» EXTRACT TO READ:
Thus the first sentence in my post above. :wink:

We’re not really in disagreement, here - your point about where you’d distribute the various vaccines was pretty much what I meant.
After that, it’s quibbling over how many are too many freezers. I don’t know how many they’re planning - I doubt they’re intending to flood the market, though. Uneconomical.

No, don’t think we’re really in disagreement except for the fact that I think this will be a pile of White Elephants next year.

My 80+ year old parents are not capable of standing in line for several hours in cold weather. Retired people might have the time, but many won’t have the ability.

I’d imagine a lot of them will get sold to the private sector to recoup their money. I’m sure there’s plenty of labs and other private businesses that would be thrilled to get a half price ultra-cold freezer.
Also, it should be noted that the Pfizer vaccine can be stored in regular fridge for 5 days or on dry ice for 15.

» TASKS:
**1)** From the thread about vaccine freezers, repeat everything from "I’d imagine a" down to "ice for 15.".
**2)** Rewrite the paragraph of the thread about vaccine freezers that begins "I'd imagine a lot of them" as a short list that keeps its main facts.
**3)** In the thread about vaccine freezers, how old are the parents who are mentioned?

» DATA SHOWN:
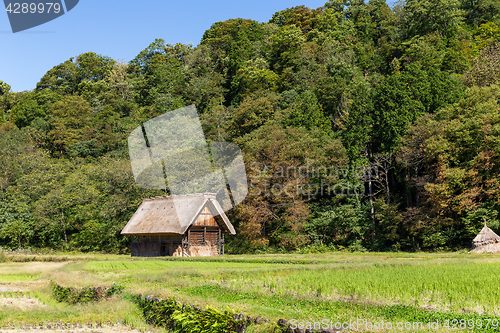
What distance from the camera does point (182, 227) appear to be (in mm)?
29812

» ANSWERS TO THE PROBLEMS:
**1)**
I’d imagine a lot of them will get sold to the private sector to recoup their money. I’m sure there’s plenty of labs and other private businesses that would be thrilled to get a half price ultra-cold freezer.
Also, it should be noted that the Pfizer vaccine can be stored in regular fridge for 5 days or on dry ice for 15.

**2)**
- Many of the freezers will likely be sold to the private sector to recoup the money.
- Labs and other private businesses would be glad to get a half-price ultra-cold freezer.
- The Pfizer vaccine can be stored in a regular fridge for 5 days or on dry ice for 15.

**3)** They are over 80 years old.